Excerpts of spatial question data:
* BEGIN *

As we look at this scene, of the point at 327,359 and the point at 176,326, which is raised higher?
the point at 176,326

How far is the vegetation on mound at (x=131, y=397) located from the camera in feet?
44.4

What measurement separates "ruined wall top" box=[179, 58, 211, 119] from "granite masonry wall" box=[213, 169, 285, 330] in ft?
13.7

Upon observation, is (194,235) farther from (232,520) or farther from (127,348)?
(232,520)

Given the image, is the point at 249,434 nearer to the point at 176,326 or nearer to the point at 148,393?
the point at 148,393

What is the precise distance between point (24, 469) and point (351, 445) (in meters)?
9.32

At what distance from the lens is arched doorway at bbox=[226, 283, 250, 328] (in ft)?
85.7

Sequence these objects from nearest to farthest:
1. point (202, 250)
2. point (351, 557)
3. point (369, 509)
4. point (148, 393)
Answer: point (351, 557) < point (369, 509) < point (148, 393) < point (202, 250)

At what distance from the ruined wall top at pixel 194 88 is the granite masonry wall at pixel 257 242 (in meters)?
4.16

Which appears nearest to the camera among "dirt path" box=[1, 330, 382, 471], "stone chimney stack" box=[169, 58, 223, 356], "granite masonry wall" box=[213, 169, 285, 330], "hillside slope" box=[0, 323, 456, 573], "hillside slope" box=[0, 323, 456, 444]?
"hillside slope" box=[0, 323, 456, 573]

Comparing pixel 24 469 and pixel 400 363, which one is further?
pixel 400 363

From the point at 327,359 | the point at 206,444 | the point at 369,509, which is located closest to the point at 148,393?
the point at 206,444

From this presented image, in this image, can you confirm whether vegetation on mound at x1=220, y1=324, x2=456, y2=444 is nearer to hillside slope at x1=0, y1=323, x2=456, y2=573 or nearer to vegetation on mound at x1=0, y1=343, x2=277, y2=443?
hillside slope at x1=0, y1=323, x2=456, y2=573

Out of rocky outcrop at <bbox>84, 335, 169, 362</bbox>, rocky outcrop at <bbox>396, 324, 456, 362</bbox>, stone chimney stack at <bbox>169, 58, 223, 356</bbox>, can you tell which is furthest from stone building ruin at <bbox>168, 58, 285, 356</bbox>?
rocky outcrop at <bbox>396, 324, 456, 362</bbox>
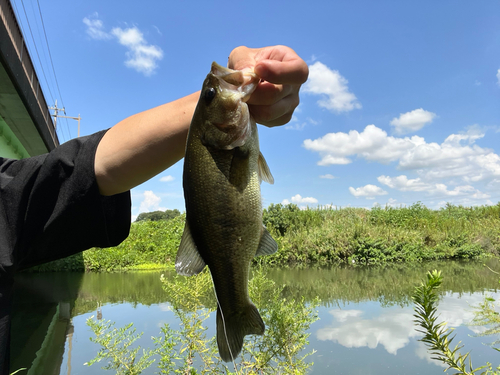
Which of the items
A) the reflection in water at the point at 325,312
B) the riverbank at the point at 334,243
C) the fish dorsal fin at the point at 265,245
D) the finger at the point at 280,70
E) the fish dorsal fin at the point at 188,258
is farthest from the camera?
the riverbank at the point at 334,243

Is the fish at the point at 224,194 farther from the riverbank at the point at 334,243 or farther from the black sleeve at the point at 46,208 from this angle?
the riverbank at the point at 334,243

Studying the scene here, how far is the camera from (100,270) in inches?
559

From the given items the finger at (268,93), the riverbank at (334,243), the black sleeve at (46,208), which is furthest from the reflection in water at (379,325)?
the riverbank at (334,243)

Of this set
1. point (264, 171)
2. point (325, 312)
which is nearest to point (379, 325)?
point (325, 312)

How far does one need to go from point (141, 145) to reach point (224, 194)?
1.43 feet

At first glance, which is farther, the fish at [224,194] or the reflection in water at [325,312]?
the reflection in water at [325,312]

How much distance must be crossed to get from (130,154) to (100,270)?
1466 centimetres

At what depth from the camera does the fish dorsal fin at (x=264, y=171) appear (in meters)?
1.50

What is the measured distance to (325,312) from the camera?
21.9ft

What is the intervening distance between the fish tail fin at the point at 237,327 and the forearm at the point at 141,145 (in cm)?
72

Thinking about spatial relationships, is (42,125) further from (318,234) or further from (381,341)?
(318,234)

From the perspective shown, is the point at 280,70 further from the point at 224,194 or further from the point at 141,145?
the point at 141,145

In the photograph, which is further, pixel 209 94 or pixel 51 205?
pixel 51 205

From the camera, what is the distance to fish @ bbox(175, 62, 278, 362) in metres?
1.29
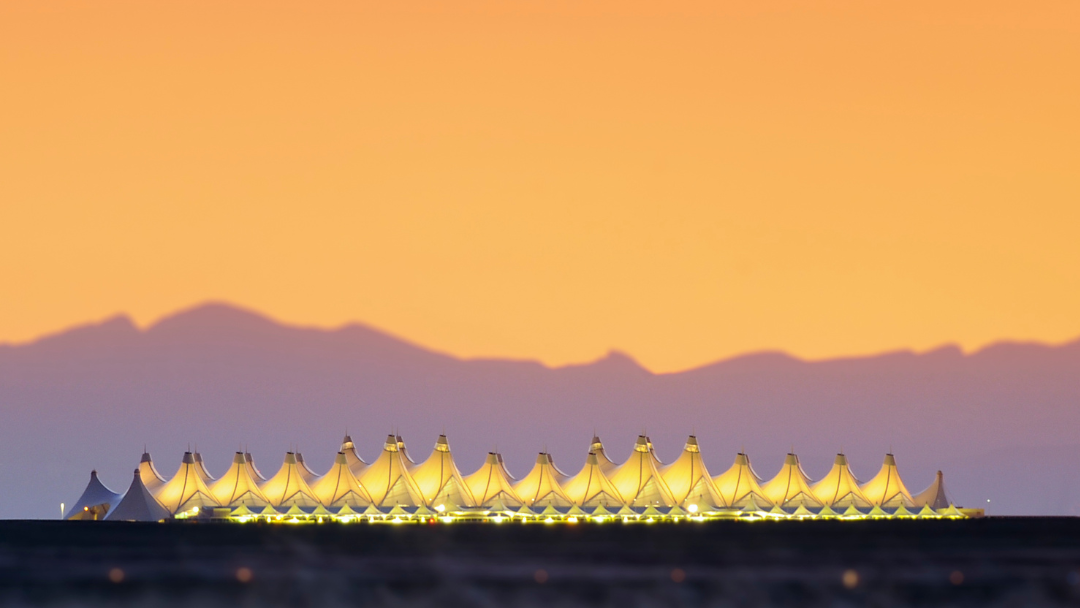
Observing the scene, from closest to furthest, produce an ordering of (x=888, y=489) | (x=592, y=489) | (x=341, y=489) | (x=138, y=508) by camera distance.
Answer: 1. (x=138, y=508)
2. (x=341, y=489)
3. (x=592, y=489)
4. (x=888, y=489)

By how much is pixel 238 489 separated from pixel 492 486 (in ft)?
56.7

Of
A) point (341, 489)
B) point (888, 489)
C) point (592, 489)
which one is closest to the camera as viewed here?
point (341, 489)

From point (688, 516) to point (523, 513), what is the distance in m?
→ 11.3

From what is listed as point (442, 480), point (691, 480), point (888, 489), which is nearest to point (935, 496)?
point (888, 489)

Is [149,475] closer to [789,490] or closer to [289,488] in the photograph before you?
[289,488]

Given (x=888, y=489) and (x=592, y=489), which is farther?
(x=888, y=489)

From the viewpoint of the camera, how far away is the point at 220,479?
100875mm

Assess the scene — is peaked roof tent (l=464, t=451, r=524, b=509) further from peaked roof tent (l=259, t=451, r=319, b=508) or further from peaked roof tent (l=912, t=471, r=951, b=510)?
peaked roof tent (l=912, t=471, r=951, b=510)

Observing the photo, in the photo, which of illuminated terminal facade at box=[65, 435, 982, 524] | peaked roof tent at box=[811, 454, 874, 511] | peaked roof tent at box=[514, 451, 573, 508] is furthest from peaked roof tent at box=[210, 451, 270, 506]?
peaked roof tent at box=[811, 454, 874, 511]

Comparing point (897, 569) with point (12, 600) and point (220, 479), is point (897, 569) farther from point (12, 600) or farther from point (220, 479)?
point (220, 479)

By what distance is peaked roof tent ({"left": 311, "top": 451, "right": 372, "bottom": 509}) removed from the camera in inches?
3875

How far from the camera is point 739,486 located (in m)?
104

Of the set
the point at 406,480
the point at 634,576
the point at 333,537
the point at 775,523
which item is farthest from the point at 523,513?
the point at 634,576

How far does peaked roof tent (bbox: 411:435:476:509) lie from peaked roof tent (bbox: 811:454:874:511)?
2531 centimetres
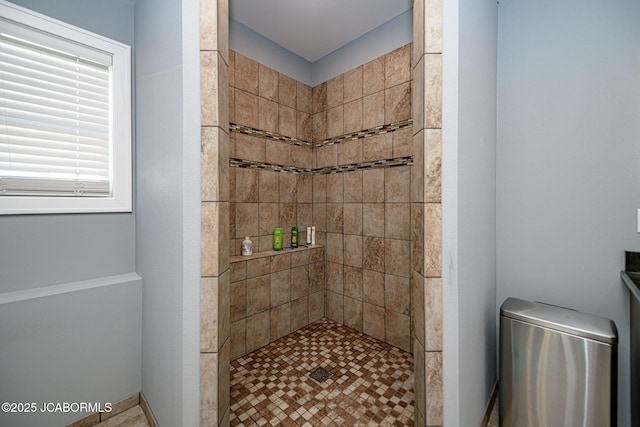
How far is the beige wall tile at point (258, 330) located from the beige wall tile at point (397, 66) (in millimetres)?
2257

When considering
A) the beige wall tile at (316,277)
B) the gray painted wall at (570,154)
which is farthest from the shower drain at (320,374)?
the gray painted wall at (570,154)

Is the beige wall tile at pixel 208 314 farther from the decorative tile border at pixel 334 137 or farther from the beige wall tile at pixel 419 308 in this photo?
the decorative tile border at pixel 334 137

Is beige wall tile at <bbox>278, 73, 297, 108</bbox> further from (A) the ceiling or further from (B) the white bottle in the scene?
(B) the white bottle

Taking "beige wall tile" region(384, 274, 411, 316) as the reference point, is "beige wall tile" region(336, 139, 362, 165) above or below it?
above

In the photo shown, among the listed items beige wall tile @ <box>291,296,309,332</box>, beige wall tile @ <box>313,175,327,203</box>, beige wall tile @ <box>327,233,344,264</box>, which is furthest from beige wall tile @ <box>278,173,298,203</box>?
beige wall tile @ <box>291,296,309,332</box>

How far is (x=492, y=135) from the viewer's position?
144cm

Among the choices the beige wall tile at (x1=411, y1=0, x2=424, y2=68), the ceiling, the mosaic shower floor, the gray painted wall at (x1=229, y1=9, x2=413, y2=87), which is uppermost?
A: the ceiling

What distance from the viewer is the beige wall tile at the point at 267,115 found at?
2240mm

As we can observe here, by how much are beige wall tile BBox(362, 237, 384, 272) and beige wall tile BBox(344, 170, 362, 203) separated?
395mm

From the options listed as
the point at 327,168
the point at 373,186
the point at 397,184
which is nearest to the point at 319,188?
the point at 327,168

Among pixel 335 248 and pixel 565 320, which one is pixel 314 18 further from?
pixel 565 320

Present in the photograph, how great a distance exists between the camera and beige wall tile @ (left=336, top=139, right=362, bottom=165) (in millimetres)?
2330

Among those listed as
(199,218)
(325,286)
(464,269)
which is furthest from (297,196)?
(464,269)

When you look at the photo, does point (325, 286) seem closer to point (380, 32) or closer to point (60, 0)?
point (380, 32)
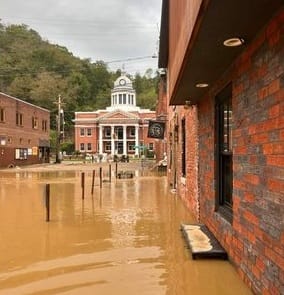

* END *

Task instructions: Which lines of the listing contain the string "gray"? List each of them, treating uppercase and lowercase as different.

Written answer:
B) the gray painted wall at (570,154)
the gray painted wall at (570,154)
Among the choices the beige wall tile at (x1=411, y1=0, x2=424, y2=68), the ceiling, the mosaic shower floor, the gray painted wall at (x1=229, y1=9, x2=413, y2=87), which is uppermost?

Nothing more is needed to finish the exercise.